Предложенный текст:
┄┄┄┄┄┄

4
4
Главный маршал авиации А. А. Новиков, вспоминая лето 1941 г. под Ленинградом, писал: «Летчики все более и более убеждались в необходимости как можно быстрее отказаться от использования истребителей в плотных строях и в боевых порядках групп. Такое громоздкое построение чрезвычайно усложняло ведение воздушного боя, ухудшало маневренность машин и крайне затрудняло управление действиями летчиков. Такой принцип применения авиации в современных условиях оказался в противоречии с характером боя, стал тормозом на пути развития его тактики, сковывал действия и тактическое мышление пилотов, лишал их самостоятельности и инициативы в небе.
В результате настойчивых поисков в основу боевого порядка истребителей была положена «пара», состоявшая из ведущего и ведомого. Она заменила собой звено из трех машин. Из таких пар создавались боевые группы из четырех, шести и восьми самолетов. При необходимости пары в группе эшелонировались по высоте. Вскоре каждую такую группу мы стали делить на две — ударную и прикрывающую. Эти новшества упростили управление истребителями в бою и значительно повысили эффективность их действий.
Но все это как система сложилось позднее. В июле летчики только нащупывали новые пути. Однако уже тогда в действиях наших истребителей ясно вырисовывались основы будущей боевой тактики.
Все началось с «собачьих свалок». Так кто-то очень метко назвал воздушные бои, происходившие над вражескими плацдармами в районах Ивановского и Большого Сабека. В этих схватках, в которых часто с той и с другой стороны участвовало по нескольку десятков самолетов, машины так перемешивались, что совершенно невозможно было разобрать где свои, а где чужие.
Но такой калейдоскоп был на руку противнику. Гитлеровские летчики сражались парами, на борту у каждого «мессершмитта» была приемо-передающая радиостанция, что позволяло немецким пилотам быстро ориентироваться в обстановке и подавать команды, а преимущество в скорости и вертикальном маневре — уходить от атак и создавать выгодные для себя ситуации. Требовались контрмеры, и советские летчики нашли их. В ходе этих боев возникли комбинированные группы, состоявшие из истребителей разных типов, и новая тактика ведения воздушного боя.
Воздушные бои, как правило, происходили на малых и средних высотах — до 3 тыс. м над землей. Здесь Ме-109 и в скорости, и в маневренности значительно превосходил наш основной истребитель МиГ-3, созданный специально для перехвата вражеских самолетов на большой высоте. И-16 и И-153, напротив, отлично чувствовали себя на малых и средних высотах. Неплохо вел себя на средней высоте и Як-1. Летчики, летавшие на «ишачках», «чайках» и «яках», быстро приметили это и изменили способ взаимодействия с «мигами» — перестроились в нижний эшелон и оттуда повели атаки на «мессеров», выбивая их из-под хвостов тяжелых МиГ-3. Но успешно действовать звеньями (тремя самолетами) в такой обстановке было нельзя, и ленинградские летчики невольно стали переходить на ведение боя парами.
Особенно эффективен был новый боевой порядок в строю «пары в кругу». В таком строю хорошо было обороняться против численно превосходящего противника».

┄┄┄┄┄┄

Исходные данные:
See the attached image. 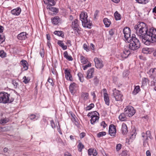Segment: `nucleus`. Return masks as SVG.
I'll list each match as a JSON object with an SVG mask.
<instances>
[{"label":"nucleus","mask_w":156,"mask_h":156,"mask_svg":"<svg viewBox=\"0 0 156 156\" xmlns=\"http://www.w3.org/2000/svg\"><path fill=\"white\" fill-rule=\"evenodd\" d=\"M23 79H24L23 82L26 84L28 83L30 80L29 78L28 77L27 78L25 76L23 77Z\"/></svg>","instance_id":"nucleus-44"},{"label":"nucleus","mask_w":156,"mask_h":156,"mask_svg":"<svg viewBox=\"0 0 156 156\" xmlns=\"http://www.w3.org/2000/svg\"><path fill=\"white\" fill-rule=\"evenodd\" d=\"M98 12L99 11L98 10H96L95 11L94 15V20L97 19V17L98 16Z\"/></svg>","instance_id":"nucleus-50"},{"label":"nucleus","mask_w":156,"mask_h":156,"mask_svg":"<svg viewBox=\"0 0 156 156\" xmlns=\"http://www.w3.org/2000/svg\"><path fill=\"white\" fill-rule=\"evenodd\" d=\"M134 29L136 34L146 45H149L152 41H156V30L151 28L148 30L147 26L144 23H138Z\"/></svg>","instance_id":"nucleus-1"},{"label":"nucleus","mask_w":156,"mask_h":156,"mask_svg":"<svg viewBox=\"0 0 156 156\" xmlns=\"http://www.w3.org/2000/svg\"><path fill=\"white\" fill-rule=\"evenodd\" d=\"M12 83L13 85L15 88H16L17 87L19 84L16 80H12Z\"/></svg>","instance_id":"nucleus-39"},{"label":"nucleus","mask_w":156,"mask_h":156,"mask_svg":"<svg viewBox=\"0 0 156 156\" xmlns=\"http://www.w3.org/2000/svg\"><path fill=\"white\" fill-rule=\"evenodd\" d=\"M87 13L86 12H82L80 14V17L82 23L87 20Z\"/></svg>","instance_id":"nucleus-13"},{"label":"nucleus","mask_w":156,"mask_h":156,"mask_svg":"<svg viewBox=\"0 0 156 156\" xmlns=\"http://www.w3.org/2000/svg\"><path fill=\"white\" fill-rule=\"evenodd\" d=\"M146 155L147 156H151V154L150 151L149 150H147L146 152Z\"/></svg>","instance_id":"nucleus-63"},{"label":"nucleus","mask_w":156,"mask_h":156,"mask_svg":"<svg viewBox=\"0 0 156 156\" xmlns=\"http://www.w3.org/2000/svg\"><path fill=\"white\" fill-rule=\"evenodd\" d=\"M126 114L125 112L122 113L119 116V118L121 121H123L126 120Z\"/></svg>","instance_id":"nucleus-23"},{"label":"nucleus","mask_w":156,"mask_h":156,"mask_svg":"<svg viewBox=\"0 0 156 156\" xmlns=\"http://www.w3.org/2000/svg\"><path fill=\"white\" fill-rule=\"evenodd\" d=\"M154 51V48H143L142 51L144 53L148 54H151Z\"/></svg>","instance_id":"nucleus-22"},{"label":"nucleus","mask_w":156,"mask_h":156,"mask_svg":"<svg viewBox=\"0 0 156 156\" xmlns=\"http://www.w3.org/2000/svg\"><path fill=\"white\" fill-rule=\"evenodd\" d=\"M106 132H100L97 134V136H105L106 134Z\"/></svg>","instance_id":"nucleus-43"},{"label":"nucleus","mask_w":156,"mask_h":156,"mask_svg":"<svg viewBox=\"0 0 156 156\" xmlns=\"http://www.w3.org/2000/svg\"><path fill=\"white\" fill-rule=\"evenodd\" d=\"M5 40L4 36L3 35H0V44H2Z\"/></svg>","instance_id":"nucleus-46"},{"label":"nucleus","mask_w":156,"mask_h":156,"mask_svg":"<svg viewBox=\"0 0 156 156\" xmlns=\"http://www.w3.org/2000/svg\"><path fill=\"white\" fill-rule=\"evenodd\" d=\"M94 104L91 103L90 104L89 106H87L86 108V110H91L92 108L94 107Z\"/></svg>","instance_id":"nucleus-42"},{"label":"nucleus","mask_w":156,"mask_h":156,"mask_svg":"<svg viewBox=\"0 0 156 156\" xmlns=\"http://www.w3.org/2000/svg\"><path fill=\"white\" fill-rule=\"evenodd\" d=\"M76 85V83H73L70 84L69 86V89L70 91L72 94H73L75 93Z\"/></svg>","instance_id":"nucleus-20"},{"label":"nucleus","mask_w":156,"mask_h":156,"mask_svg":"<svg viewBox=\"0 0 156 156\" xmlns=\"http://www.w3.org/2000/svg\"><path fill=\"white\" fill-rule=\"evenodd\" d=\"M9 118H3L0 120V124H5L9 121Z\"/></svg>","instance_id":"nucleus-26"},{"label":"nucleus","mask_w":156,"mask_h":156,"mask_svg":"<svg viewBox=\"0 0 156 156\" xmlns=\"http://www.w3.org/2000/svg\"><path fill=\"white\" fill-rule=\"evenodd\" d=\"M135 34H132V38L129 44V48L132 50H135L138 49L140 46V43L138 39L135 37Z\"/></svg>","instance_id":"nucleus-3"},{"label":"nucleus","mask_w":156,"mask_h":156,"mask_svg":"<svg viewBox=\"0 0 156 156\" xmlns=\"http://www.w3.org/2000/svg\"><path fill=\"white\" fill-rule=\"evenodd\" d=\"M97 154V152L95 149H94L93 153V156H95Z\"/></svg>","instance_id":"nucleus-62"},{"label":"nucleus","mask_w":156,"mask_h":156,"mask_svg":"<svg viewBox=\"0 0 156 156\" xmlns=\"http://www.w3.org/2000/svg\"><path fill=\"white\" fill-rule=\"evenodd\" d=\"M59 19H60L58 16H55L52 19H51L52 23L55 25H56L58 23Z\"/></svg>","instance_id":"nucleus-29"},{"label":"nucleus","mask_w":156,"mask_h":156,"mask_svg":"<svg viewBox=\"0 0 156 156\" xmlns=\"http://www.w3.org/2000/svg\"><path fill=\"white\" fill-rule=\"evenodd\" d=\"M123 32L124 34L125 41L128 42H130L131 39L132 38V35L131 37V30L130 28L128 27H125Z\"/></svg>","instance_id":"nucleus-5"},{"label":"nucleus","mask_w":156,"mask_h":156,"mask_svg":"<svg viewBox=\"0 0 156 156\" xmlns=\"http://www.w3.org/2000/svg\"><path fill=\"white\" fill-rule=\"evenodd\" d=\"M103 22L107 27H109L111 23V22L107 18H105L103 20Z\"/></svg>","instance_id":"nucleus-30"},{"label":"nucleus","mask_w":156,"mask_h":156,"mask_svg":"<svg viewBox=\"0 0 156 156\" xmlns=\"http://www.w3.org/2000/svg\"><path fill=\"white\" fill-rule=\"evenodd\" d=\"M81 96L85 100H87L88 99L89 94L87 92H82L81 94Z\"/></svg>","instance_id":"nucleus-33"},{"label":"nucleus","mask_w":156,"mask_h":156,"mask_svg":"<svg viewBox=\"0 0 156 156\" xmlns=\"http://www.w3.org/2000/svg\"><path fill=\"white\" fill-rule=\"evenodd\" d=\"M78 20L75 19L72 23V27L75 30H80L79 24L78 23Z\"/></svg>","instance_id":"nucleus-15"},{"label":"nucleus","mask_w":156,"mask_h":156,"mask_svg":"<svg viewBox=\"0 0 156 156\" xmlns=\"http://www.w3.org/2000/svg\"><path fill=\"white\" fill-rule=\"evenodd\" d=\"M94 72V69L91 68L89 69L87 71V78L90 79L93 77V74Z\"/></svg>","instance_id":"nucleus-18"},{"label":"nucleus","mask_w":156,"mask_h":156,"mask_svg":"<svg viewBox=\"0 0 156 156\" xmlns=\"http://www.w3.org/2000/svg\"><path fill=\"white\" fill-rule=\"evenodd\" d=\"M114 16L116 20H120L121 19L120 15L117 11H116L114 14Z\"/></svg>","instance_id":"nucleus-34"},{"label":"nucleus","mask_w":156,"mask_h":156,"mask_svg":"<svg viewBox=\"0 0 156 156\" xmlns=\"http://www.w3.org/2000/svg\"><path fill=\"white\" fill-rule=\"evenodd\" d=\"M27 34L26 32H22L18 35L17 38L20 40H25L27 38Z\"/></svg>","instance_id":"nucleus-16"},{"label":"nucleus","mask_w":156,"mask_h":156,"mask_svg":"<svg viewBox=\"0 0 156 156\" xmlns=\"http://www.w3.org/2000/svg\"><path fill=\"white\" fill-rule=\"evenodd\" d=\"M29 117L30 119L33 120L35 118L36 115L34 114H31Z\"/></svg>","instance_id":"nucleus-59"},{"label":"nucleus","mask_w":156,"mask_h":156,"mask_svg":"<svg viewBox=\"0 0 156 156\" xmlns=\"http://www.w3.org/2000/svg\"><path fill=\"white\" fill-rule=\"evenodd\" d=\"M77 75L80 81L82 82H83L84 80L82 74L81 73H78Z\"/></svg>","instance_id":"nucleus-40"},{"label":"nucleus","mask_w":156,"mask_h":156,"mask_svg":"<svg viewBox=\"0 0 156 156\" xmlns=\"http://www.w3.org/2000/svg\"><path fill=\"white\" fill-rule=\"evenodd\" d=\"M64 57L69 61H72L73 59L70 55H68L67 51H65L63 53Z\"/></svg>","instance_id":"nucleus-28"},{"label":"nucleus","mask_w":156,"mask_h":156,"mask_svg":"<svg viewBox=\"0 0 156 156\" xmlns=\"http://www.w3.org/2000/svg\"><path fill=\"white\" fill-rule=\"evenodd\" d=\"M93 150H94V149L90 148H89L88 150V154L89 155H91L92 154L93 155Z\"/></svg>","instance_id":"nucleus-48"},{"label":"nucleus","mask_w":156,"mask_h":156,"mask_svg":"<svg viewBox=\"0 0 156 156\" xmlns=\"http://www.w3.org/2000/svg\"><path fill=\"white\" fill-rule=\"evenodd\" d=\"M131 52L129 49L127 48H125L123 51L122 53L119 56V58L122 60L124 58H126L128 57V56L130 54Z\"/></svg>","instance_id":"nucleus-8"},{"label":"nucleus","mask_w":156,"mask_h":156,"mask_svg":"<svg viewBox=\"0 0 156 156\" xmlns=\"http://www.w3.org/2000/svg\"><path fill=\"white\" fill-rule=\"evenodd\" d=\"M58 44L61 47L63 50H66L67 47L66 45H64L63 43V41H62L58 40L57 42Z\"/></svg>","instance_id":"nucleus-27"},{"label":"nucleus","mask_w":156,"mask_h":156,"mask_svg":"<svg viewBox=\"0 0 156 156\" xmlns=\"http://www.w3.org/2000/svg\"><path fill=\"white\" fill-rule=\"evenodd\" d=\"M50 11L57 12L58 10L56 8L53 7L52 8H51V10Z\"/></svg>","instance_id":"nucleus-57"},{"label":"nucleus","mask_w":156,"mask_h":156,"mask_svg":"<svg viewBox=\"0 0 156 156\" xmlns=\"http://www.w3.org/2000/svg\"><path fill=\"white\" fill-rule=\"evenodd\" d=\"M124 112L127 116L130 117L134 114L135 111L132 106H128L124 109Z\"/></svg>","instance_id":"nucleus-6"},{"label":"nucleus","mask_w":156,"mask_h":156,"mask_svg":"<svg viewBox=\"0 0 156 156\" xmlns=\"http://www.w3.org/2000/svg\"><path fill=\"white\" fill-rule=\"evenodd\" d=\"M21 62L22 63V65L24 70H27L28 69V64L27 61L26 60H22L21 61Z\"/></svg>","instance_id":"nucleus-24"},{"label":"nucleus","mask_w":156,"mask_h":156,"mask_svg":"<svg viewBox=\"0 0 156 156\" xmlns=\"http://www.w3.org/2000/svg\"><path fill=\"white\" fill-rule=\"evenodd\" d=\"M79 144L78 145V151L81 152V151L82 149L84 148V146L83 144H82L81 142L80 141Z\"/></svg>","instance_id":"nucleus-35"},{"label":"nucleus","mask_w":156,"mask_h":156,"mask_svg":"<svg viewBox=\"0 0 156 156\" xmlns=\"http://www.w3.org/2000/svg\"><path fill=\"white\" fill-rule=\"evenodd\" d=\"M82 23L83 27L89 28H90L92 25L91 22L90 21H88L87 20L84 21V22H83Z\"/></svg>","instance_id":"nucleus-19"},{"label":"nucleus","mask_w":156,"mask_h":156,"mask_svg":"<svg viewBox=\"0 0 156 156\" xmlns=\"http://www.w3.org/2000/svg\"><path fill=\"white\" fill-rule=\"evenodd\" d=\"M103 92L104 93V101L106 104L108 105H109V99L108 94L107 93V90L105 89H103Z\"/></svg>","instance_id":"nucleus-12"},{"label":"nucleus","mask_w":156,"mask_h":156,"mask_svg":"<svg viewBox=\"0 0 156 156\" xmlns=\"http://www.w3.org/2000/svg\"><path fill=\"white\" fill-rule=\"evenodd\" d=\"M95 66L96 68L101 69L104 66V64L101 59L97 57H95L94 59Z\"/></svg>","instance_id":"nucleus-9"},{"label":"nucleus","mask_w":156,"mask_h":156,"mask_svg":"<svg viewBox=\"0 0 156 156\" xmlns=\"http://www.w3.org/2000/svg\"><path fill=\"white\" fill-rule=\"evenodd\" d=\"M146 136H150L151 135L150 131H147L146 132Z\"/></svg>","instance_id":"nucleus-61"},{"label":"nucleus","mask_w":156,"mask_h":156,"mask_svg":"<svg viewBox=\"0 0 156 156\" xmlns=\"http://www.w3.org/2000/svg\"><path fill=\"white\" fill-rule=\"evenodd\" d=\"M8 128V126H5L4 127H0L1 132H4L7 131L9 130Z\"/></svg>","instance_id":"nucleus-45"},{"label":"nucleus","mask_w":156,"mask_h":156,"mask_svg":"<svg viewBox=\"0 0 156 156\" xmlns=\"http://www.w3.org/2000/svg\"><path fill=\"white\" fill-rule=\"evenodd\" d=\"M80 59L81 62L83 64H86L88 62L87 58L82 55L80 56Z\"/></svg>","instance_id":"nucleus-25"},{"label":"nucleus","mask_w":156,"mask_h":156,"mask_svg":"<svg viewBox=\"0 0 156 156\" xmlns=\"http://www.w3.org/2000/svg\"><path fill=\"white\" fill-rule=\"evenodd\" d=\"M126 152H127L126 151H123L122 153V155H124V156L126 155H127V153Z\"/></svg>","instance_id":"nucleus-64"},{"label":"nucleus","mask_w":156,"mask_h":156,"mask_svg":"<svg viewBox=\"0 0 156 156\" xmlns=\"http://www.w3.org/2000/svg\"><path fill=\"white\" fill-rule=\"evenodd\" d=\"M140 89L139 86H137L135 87L134 90L133 91V94L134 95L137 94L140 91Z\"/></svg>","instance_id":"nucleus-31"},{"label":"nucleus","mask_w":156,"mask_h":156,"mask_svg":"<svg viewBox=\"0 0 156 156\" xmlns=\"http://www.w3.org/2000/svg\"><path fill=\"white\" fill-rule=\"evenodd\" d=\"M113 95L116 101H122V95L121 94L120 91L114 88L113 90Z\"/></svg>","instance_id":"nucleus-7"},{"label":"nucleus","mask_w":156,"mask_h":156,"mask_svg":"<svg viewBox=\"0 0 156 156\" xmlns=\"http://www.w3.org/2000/svg\"><path fill=\"white\" fill-rule=\"evenodd\" d=\"M136 130H133L131 133V135L132 136H135L136 135Z\"/></svg>","instance_id":"nucleus-56"},{"label":"nucleus","mask_w":156,"mask_h":156,"mask_svg":"<svg viewBox=\"0 0 156 156\" xmlns=\"http://www.w3.org/2000/svg\"><path fill=\"white\" fill-rule=\"evenodd\" d=\"M129 138H126V143H127L128 144H130L132 142L133 140H134L135 137H129Z\"/></svg>","instance_id":"nucleus-32"},{"label":"nucleus","mask_w":156,"mask_h":156,"mask_svg":"<svg viewBox=\"0 0 156 156\" xmlns=\"http://www.w3.org/2000/svg\"><path fill=\"white\" fill-rule=\"evenodd\" d=\"M65 73L66 79L68 80H71V78L72 76H71L70 73L69 71L67 69H66L65 70Z\"/></svg>","instance_id":"nucleus-21"},{"label":"nucleus","mask_w":156,"mask_h":156,"mask_svg":"<svg viewBox=\"0 0 156 156\" xmlns=\"http://www.w3.org/2000/svg\"><path fill=\"white\" fill-rule=\"evenodd\" d=\"M5 53L3 51H0V56L2 58L4 57L5 56Z\"/></svg>","instance_id":"nucleus-51"},{"label":"nucleus","mask_w":156,"mask_h":156,"mask_svg":"<svg viewBox=\"0 0 156 156\" xmlns=\"http://www.w3.org/2000/svg\"><path fill=\"white\" fill-rule=\"evenodd\" d=\"M48 81L51 83V85L53 86V80L51 79L49 77L48 78Z\"/></svg>","instance_id":"nucleus-58"},{"label":"nucleus","mask_w":156,"mask_h":156,"mask_svg":"<svg viewBox=\"0 0 156 156\" xmlns=\"http://www.w3.org/2000/svg\"><path fill=\"white\" fill-rule=\"evenodd\" d=\"M51 4H48V5L46 7V8L48 9H49V10L50 11L51 9V8H52V6H53Z\"/></svg>","instance_id":"nucleus-55"},{"label":"nucleus","mask_w":156,"mask_h":156,"mask_svg":"<svg viewBox=\"0 0 156 156\" xmlns=\"http://www.w3.org/2000/svg\"><path fill=\"white\" fill-rule=\"evenodd\" d=\"M54 34L55 35H57L58 36H61L62 37L64 35V34L62 31H56L54 32Z\"/></svg>","instance_id":"nucleus-36"},{"label":"nucleus","mask_w":156,"mask_h":156,"mask_svg":"<svg viewBox=\"0 0 156 156\" xmlns=\"http://www.w3.org/2000/svg\"><path fill=\"white\" fill-rule=\"evenodd\" d=\"M87 63H88L87 64L83 66L84 70H86L88 67H90L91 66V64L90 62H88Z\"/></svg>","instance_id":"nucleus-41"},{"label":"nucleus","mask_w":156,"mask_h":156,"mask_svg":"<svg viewBox=\"0 0 156 156\" xmlns=\"http://www.w3.org/2000/svg\"><path fill=\"white\" fill-rule=\"evenodd\" d=\"M148 81V80L147 79L145 78H143L142 80V85L141 86V87L146 85Z\"/></svg>","instance_id":"nucleus-38"},{"label":"nucleus","mask_w":156,"mask_h":156,"mask_svg":"<svg viewBox=\"0 0 156 156\" xmlns=\"http://www.w3.org/2000/svg\"><path fill=\"white\" fill-rule=\"evenodd\" d=\"M51 127L53 128H55V125L54 123V121L53 120H51Z\"/></svg>","instance_id":"nucleus-54"},{"label":"nucleus","mask_w":156,"mask_h":156,"mask_svg":"<svg viewBox=\"0 0 156 156\" xmlns=\"http://www.w3.org/2000/svg\"><path fill=\"white\" fill-rule=\"evenodd\" d=\"M108 132L111 136H114L115 135L116 132V127L114 125L111 124L110 125Z\"/></svg>","instance_id":"nucleus-10"},{"label":"nucleus","mask_w":156,"mask_h":156,"mask_svg":"<svg viewBox=\"0 0 156 156\" xmlns=\"http://www.w3.org/2000/svg\"><path fill=\"white\" fill-rule=\"evenodd\" d=\"M21 11L20 8L18 7L14 9L11 11V13L14 15L17 16L19 15Z\"/></svg>","instance_id":"nucleus-14"},{"label":"nucleus","mask_w":156,"mask_h":156,"mask_svg":"<svg viewBox=\"0 0 156 156\" xmlns=\"http://www.w3.org/2000/svg\"><path fill=\"white\" fill-rule=\"evenodd\" d=\"M138 3L145 4L149 2V0H136Z\"/></svg>","instance_id":"nucleus-37"},{"label":"nucleus","mask_w":156,"mask_h":156,"mask_svg":"<svg viewBox=\"0 0 156 156\" xmlns=\"http://www.w3.org/2000/svg\"><path fill=\"white\" fill-rule=\"evenodd\" d=\"M99 116V114L96 111L90 112L87 114V116H90L91 118L90 122L92 124H94L96 122L98 121Z\"/></svg>","instance_id":"nucleus-4"},{"label":"nucleus","mask_w":156,"mask_h":156,"mask_svg":"<svg viewBox=\"0 0 156 156\" xmlns=\"http://www.w3.org/2000/svg\"><path fill=\"white\" fill-rule=\"evenodd\" d=\"M51 2L52 3V5H55L56 2L54 0H49V3Z\"/></svg>","instance_id":"nucleus-60"},{"label":"nucleus","mask_w":156,"mask_h":156,"mask_svg":"<svg viewBox=\"0 0 156 156\" xmlns=\"http://www.w3.org/2000/svg\"><path fill=\"white\" fill-rule=\"evenodd\" d=\"M83 48L87 51H90L89 47L87 46L86 44H83Z\"/></svg>","instance_id":"nucleus-47"},{"label":"nucleus","mask_w":156,"mask_h":156,"mask_svg":"<svg viewBox=\"0 0 156 156\" xmlns=\"http://www.w3.org/2000/svg\"><path fill=\"white\" fill-rule=\"evenodd\" d=\"M147 73L151 78H154L156 76V68L151 69L147 72Z\"/></svg>","instance_id":"nucleus-11"},{"label":"nucleus","mask_w":156,"mask_h":156,"mask_svg":"<svg viewBox=\"0 0 156 156\" xmlns=\"http://www.w3.org/2000/svg\"><path fill=\"white\" fill-rule=\"evenodd\" d=\"M122 147V145L121 144H117L116 147V150L117 151H118L119 150H120Z\"/></svg>","instance_id":"nucleus-49"},{"label":"nucleus","mask_w":156,"mask_h":156,"mask_svg":"<svg viewBox=\"0 0 156 156\" xmlns=\"http://www.w3.org/2000/svg\"><path fill=\"white\" fill-rule=\"evenodd\" d=\"M115 30L114 29H111L109 31V33L110 35L112 36L114 34Z\"/></svg>","instance_id":"nucleus-52"},{"label":"nucleus","mask_w":156,"mask_h":156,"mask_svg":"<svg viewBox=\"0 0 156 156\" xmlns=\"http://www.w3.org/2000/svg\"><path fill=\"white\" fill-rule=\"evenodd\" d=\"M100 125L101 126H103L104 128H105L107 126V125L105 123V122L104 121H103L101 122Z\"/></svg>","instance_id":"nucleus-53"},{"label":"nucleus","mask_w":156,"mask_h":156,"mask_svg":"<svg viewBox=\"0 0 156 156\" xmlns=\"http://www.w3.org/2000/svg\"><path fill=\"white\" fill-rule=\"evenodd\" d=\"M122 133L124 135L128 133L127 125L125 123H123L121 129Z\"/></svg>","instance_id":"nucleus-17"},{"label":"nucleus","mask_w":156,"mask_h":156,"mask_svg":"<svg viewBox=\"0 0 156 156\" xmlns=\"http://www.w3.org/2000/svg\"><path fill=\"white\" fill-rule=\"evenodd\" d=\"M13 101L14 98L11 97L10 94L4 92L0 93V103H10Z\"/></svg>","instance_id":"nucleus-2"}]
</instances>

┄┄┄┄┄┄

Набор заданий:
• 1. Определите, соответствуют ли тексту о тактике истребителей следующие утверждения: (а) боевые группы создавались из четырех, шести и восьми самолетов; (б) МиГ-3 был создан специально для перехвата вражеских самолетов на малой высоте; (в) воздушные бои, как правило, происходили на высотах свыше 3 тыс. м. На каждое утверждение ответьте «да» или «нет» и приведите дословно решающие слова текста.
• 2. Воспроизведите без изменений фрагмент текста о тактике истребителей: всё от слов «В результате настойчивых» и вниз до слов «эффективность их действий.» включительно.

Решения заданий:
• 1.
(а) Да: «Из таких пар создавались боевые группы из четырех, шести и восьми самолетов».
(б) Нет: «созданный специально для перехвата вражеских самолетов на большой высоте».
(в) Нет: «Воздушные бои, как правило, происходили на малых и средних высотах — до 3 тыс. м над землей».

• 2.
В результате настойчивых поисков в основу боевого порядка истребителей была положена «пара», состоявшая из ведущего и ведомого. Она заменила собой звено из трех машин. Из таких пар создавались боевые группы из четырех, шести и восьми самолетов. При необходимости пары в группе эшелонировались по высоте. Вскоре каждую такую группу мы стали делить на две — ударную и прикрывающую. Эти новшества упростили управление истребителями в бою и значительно повысили эффективность их действий.